Things to do -
**A.** In the facilitiesHelp.io page below, rewrite the paragraph beginning "Grades every specialty a facility lists" as a short bulleted list that keeps its main facts.
**B.** List every grade that the facilitiesHelp.io page below says the Facility Trust Desk can assign to a specialty claim.
**C.** According to the facilitiesHelp.io page below, in roughly what share of rows is capacity present?

Top of Text provided

Inspiration
A healthcare planner, NGO coordinator, or analyst is handed 10,000 scraped, uneven healthcare-facility records. Half the "capabilities" are unverified claims, key fields are sparse (capacity is present in ~25% of rows, doctor counts in ~36%), and some values are physically impossible. The questions they actually need answered are simple to ask and hard to answer responsibly:
- Can this facility really do what it claims?
- Where are the real care gaps — not just the places we happened to measure poorly?
- Where should this specific patient go right now?
- And before anyone spends money: will building more facilities actually fix the health outcome, or is that just a correlation?
You cannot act on hope. You need evidence behind every claim, an honest confidence number, and the discipline to tell a correlation from a cause. That is facilitiesHelp.io.
Every number in the app is computed live from the complete dataset — no sampling, no placeholders, no fabricated statistics — and every claim cites the facility's own text.
# What it does — all 4 tracks + 2 bonus tracks, in one app
The hackathon offered four tracks and teams could pick just one. facilitiesHelp.io delivers all four, plus two bonus tracks, in a single coherent app where every answer carries both its evidence and its uncertainty.
## Track 1 — Facility Trust Desk (Can this facility do what it claims?)
Grades every specialty a facility lists — all 2,580 distinct specialties, 117,993 graded claims in total — as STRONG, PARTIAL, WEAK / SUSPICIOUS, or CLAIMED. Each claim shows a 0–100 confidence score, the ground-truth signals that produced the grade, the cited source text and links, a SHAP-style evidence attribution bar, an evidence→verdict graph, and a human override saved to an audit log (app_user_actions).

Bottom of Text provided
Top of Material shown

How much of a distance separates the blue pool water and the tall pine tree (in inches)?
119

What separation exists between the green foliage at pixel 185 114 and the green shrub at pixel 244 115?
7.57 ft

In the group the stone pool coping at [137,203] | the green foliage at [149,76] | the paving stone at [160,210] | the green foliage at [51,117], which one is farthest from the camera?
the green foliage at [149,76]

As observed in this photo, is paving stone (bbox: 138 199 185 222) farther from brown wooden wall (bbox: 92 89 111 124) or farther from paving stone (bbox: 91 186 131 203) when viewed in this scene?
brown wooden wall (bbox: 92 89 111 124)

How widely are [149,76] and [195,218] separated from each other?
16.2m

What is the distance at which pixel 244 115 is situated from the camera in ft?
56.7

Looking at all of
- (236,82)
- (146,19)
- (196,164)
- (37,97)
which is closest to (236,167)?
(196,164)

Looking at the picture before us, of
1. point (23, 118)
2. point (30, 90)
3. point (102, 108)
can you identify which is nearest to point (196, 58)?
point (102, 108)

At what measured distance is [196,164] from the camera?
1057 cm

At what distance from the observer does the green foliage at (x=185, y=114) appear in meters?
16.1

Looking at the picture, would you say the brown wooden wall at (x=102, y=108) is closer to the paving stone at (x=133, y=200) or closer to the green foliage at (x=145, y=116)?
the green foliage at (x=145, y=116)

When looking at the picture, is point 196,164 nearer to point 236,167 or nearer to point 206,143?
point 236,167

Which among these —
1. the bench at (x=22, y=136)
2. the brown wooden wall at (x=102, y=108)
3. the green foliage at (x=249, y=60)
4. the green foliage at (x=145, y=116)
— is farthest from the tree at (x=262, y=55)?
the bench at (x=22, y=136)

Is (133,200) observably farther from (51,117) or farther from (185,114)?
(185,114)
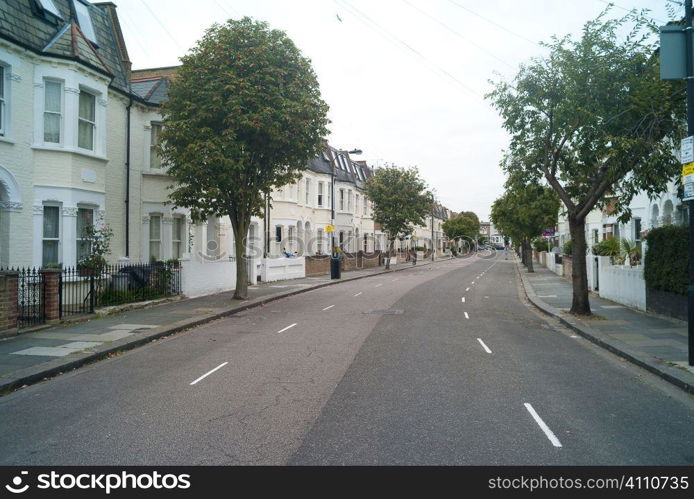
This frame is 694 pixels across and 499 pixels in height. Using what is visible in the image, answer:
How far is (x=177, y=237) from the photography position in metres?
23.2

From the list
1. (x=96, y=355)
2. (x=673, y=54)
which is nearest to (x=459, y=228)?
(x=673, y=54)

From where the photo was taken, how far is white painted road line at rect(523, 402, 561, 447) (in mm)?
5750

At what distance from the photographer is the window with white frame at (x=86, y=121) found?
17156 millimetres

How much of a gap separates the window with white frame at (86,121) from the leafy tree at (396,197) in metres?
30.6

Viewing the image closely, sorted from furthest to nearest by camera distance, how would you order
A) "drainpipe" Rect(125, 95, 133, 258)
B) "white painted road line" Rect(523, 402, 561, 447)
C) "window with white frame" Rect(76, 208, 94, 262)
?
"drainpipe" Rect(125, 95, 133, 258)
"window with white frame" Rect(76, 208, 94, 262)
"white painted road line" Rect(523, 402, 561, 447)

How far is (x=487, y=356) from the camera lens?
10.5m

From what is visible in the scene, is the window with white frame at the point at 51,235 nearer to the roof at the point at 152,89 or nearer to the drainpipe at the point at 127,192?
the drainpipe at the point at 127,192

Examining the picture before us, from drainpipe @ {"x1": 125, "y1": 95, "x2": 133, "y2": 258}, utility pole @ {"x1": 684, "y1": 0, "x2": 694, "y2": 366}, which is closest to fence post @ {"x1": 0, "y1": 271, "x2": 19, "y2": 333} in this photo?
drainpipe @ {"x1": 125, "y1": 95, "x2": 133, "y2": 258}

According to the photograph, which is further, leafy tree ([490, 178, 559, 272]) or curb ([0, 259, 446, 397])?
leafy tree ([490, 178, 559, 272])

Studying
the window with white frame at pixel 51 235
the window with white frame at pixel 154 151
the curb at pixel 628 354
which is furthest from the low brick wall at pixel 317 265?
the curb at pixel 628 354

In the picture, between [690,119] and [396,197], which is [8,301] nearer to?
[690,119]

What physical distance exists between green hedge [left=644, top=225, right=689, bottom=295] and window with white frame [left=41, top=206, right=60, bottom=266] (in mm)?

Bottom of Material shown

Answer section -
**A.**
- Grades every specialty a facility lists: 2,580 distinct specialties and 117,993 graded claims in total
- Grades used: STRONG, PARTIAL, WEAK / SUSPICIOUS, or CLAIMED
- Each claim shows:
  - a 0–100 confidence score
  - the ground-truth signals behind the grade
  - the cited source text and links
  - a SHAP-style evidence attribution bar
  - an evidence→verdict graph
  - a human override saved to an audit log (app_user_actions)

**B.** STRONG, PARTIAL, WEAK / SUSPICIOUS, CLAIMED

**C.** About 25% of rows.